I was in Kenya at a Millennium Village in January. We support a project in this village with micronutrient powders. The women that are eligible, with children under the age of two, receive it free of charge. They were extremely delighted. Their kids were more active, more healthy and even naughty to the mothers when they received the powder!
This observation is not really based on solid science, but we have many, many surveys now that prove that anemia and iron deficiency can be reduced with micronutrient powders. The World Health Organization (WHO) published a guideline in 2011 recommending the use of micronutrient powders to reduce anemia and iron deficiency for this age group. Iron is particularly important to a child's development, for its brain and future cognitive performance.
But taking micronutrient interventions to scale really requires different approaches. It requires distribution to the poorest - or the poorest receiving vouchers so that they can get it from somewhere. It also requires that the product is in local markets, because you shouldn't try to bring a new product into a country without experiences by the population. They need to know it, and also if there is some kind of [food] emergency, then it's much more appropriate that these kinds of products are locally available and locally produced.
Is there anything else you'd like to add?
Once again, I would like to emphasize that we need data. We need data in order to move the global nutrition agenda, because what gets measured really gets done. I think that is a very important message that we now have to work toward for the post-2015 agenda. We need an excellent baseline where we really can monitor progress.
An approach with the Hidden Hunger Index could be very helpful. We have to revisit this index on a regular basis but this can only be every few years because surveys in the countries don't take place every year. And we need to include more indicators for nutrition and health so that we have much better basis to monitor progress.

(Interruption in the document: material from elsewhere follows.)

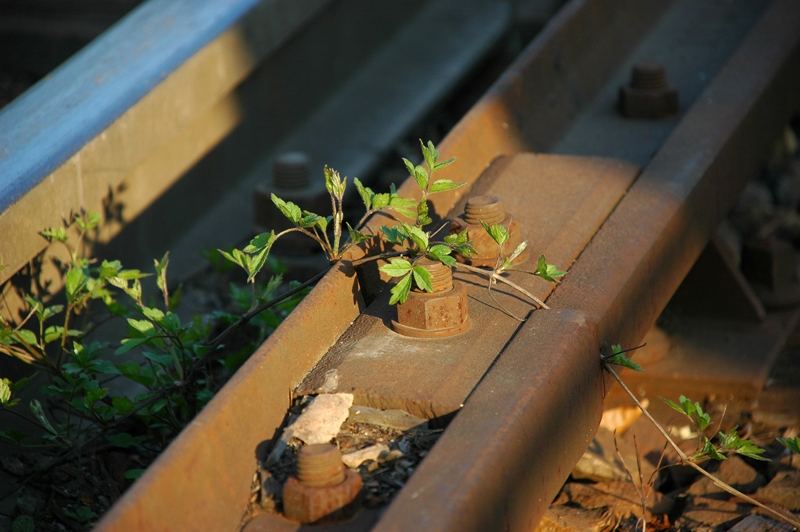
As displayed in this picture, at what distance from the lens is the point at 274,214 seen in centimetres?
410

Is there anyone in particular focusing on the data aspect?
There are a number of organizations working on data. One is the Centers for Disease Control and Prevention in the United States. They develop a number of monitoring and evaluation approaches. And I know that GAIN is also very interested in data monitoring. And of course WHO is collecting data.
But for other micronutrients like folic acid, vitamin B12, vitamin D, zinc and others we need better indicators. We can't just use anemia as an indicator, because with anemia we have prevalence of low hemoglobin levels, but low hemoglobin levels are not just affected by iron deficiencies. They are also affected by vitamin A deficiency, and also by infection, or inflammation where the body cannot utilize the iron that may be available to make the red blood cells.
So we need indicators that give us an idea whether there is inflammation. There is quite an interest now to refine that. The NIH in the United States has an initiative that is called Bond - biomarkers on nutrition for development - where they collect the most recent information on biomarkers. What we need now is to use it in an appropriate way. And we need to raise further funds so these measurements can be done.
How about places where there are high rates of malaria - how might that affect measurement?
Malaria is an important contributor to anemia. If malaria is treated, anemia is reduced. And we know there is a loss of iron with malaria infection, but there is also inflammation that blocks further building of red blood cells. You have to have a very comprehensive program, and you have to consider if there is a disease like malaria or if there are worms in the intestine or an HIV/Aids infection leading to anemia. You need to know the origins.
It's very important if you have anemia due to malaria that the malaria is treated and you don't just supplement iron to treat the anemia because it wouldn't be used by the body.